### REQUIRED ACTION
Keep the images out while you retype all of the data exactly.
⁂
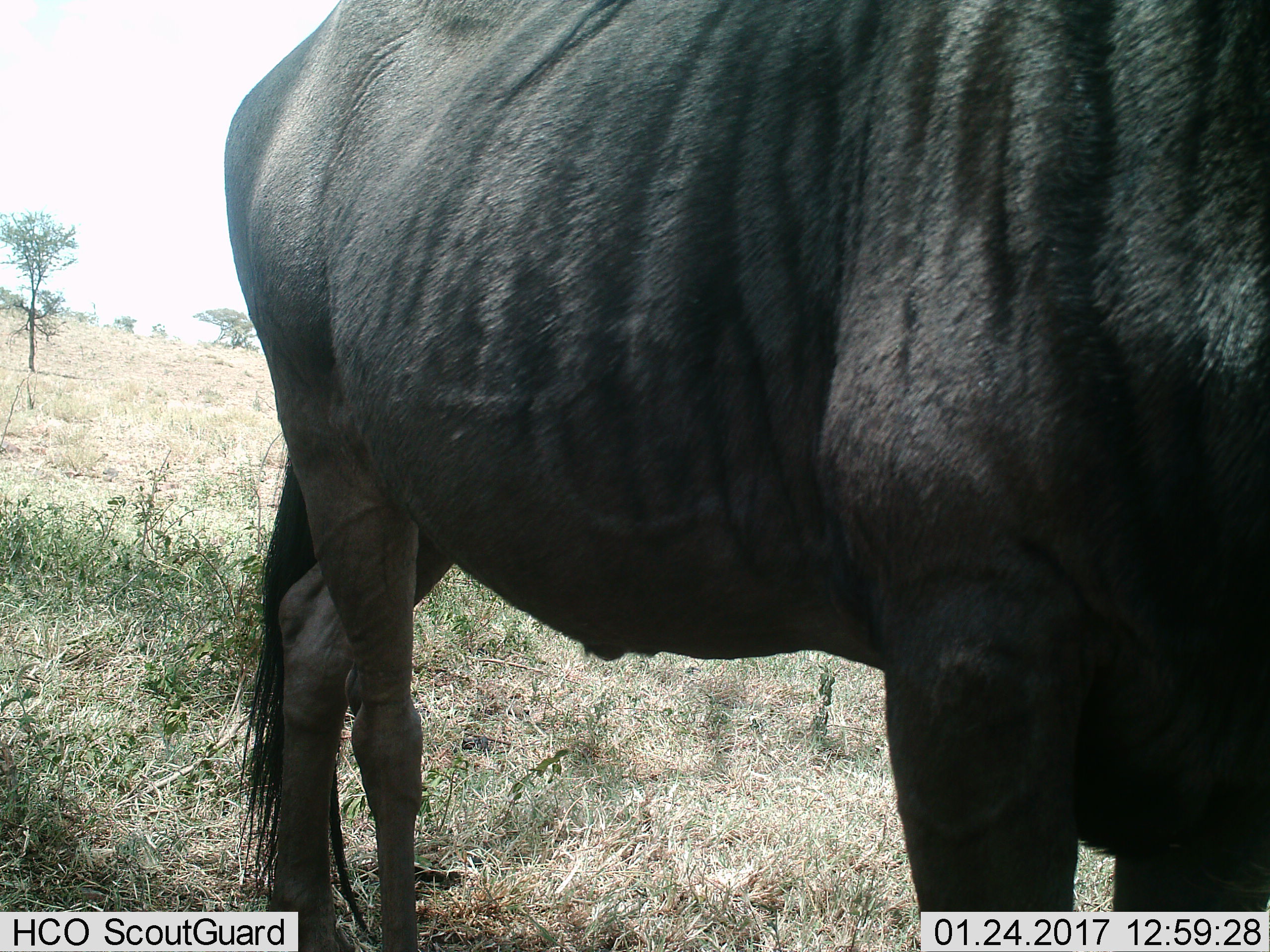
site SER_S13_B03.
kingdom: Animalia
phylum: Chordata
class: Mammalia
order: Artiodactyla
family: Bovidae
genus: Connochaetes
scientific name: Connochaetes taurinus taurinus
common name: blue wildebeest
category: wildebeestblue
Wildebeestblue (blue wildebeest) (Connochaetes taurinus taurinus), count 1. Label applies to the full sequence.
⁂
### ANSWER TO THIS EXERCISE
site SER_S13_B03.
kingdom: Animalia
phylum: Chordata
class: Mammalia
order: Artiodactyla
family: Bovidae
genus: Connochaetes
scientific name: Connochaetes taurinus taurinus
common name: blue wildebeest
category: wildebeestblue
Wildebeestblue (blue wildebeest) (Connochaetes taurinus taurinus), count 1. Label applies to the full sequence.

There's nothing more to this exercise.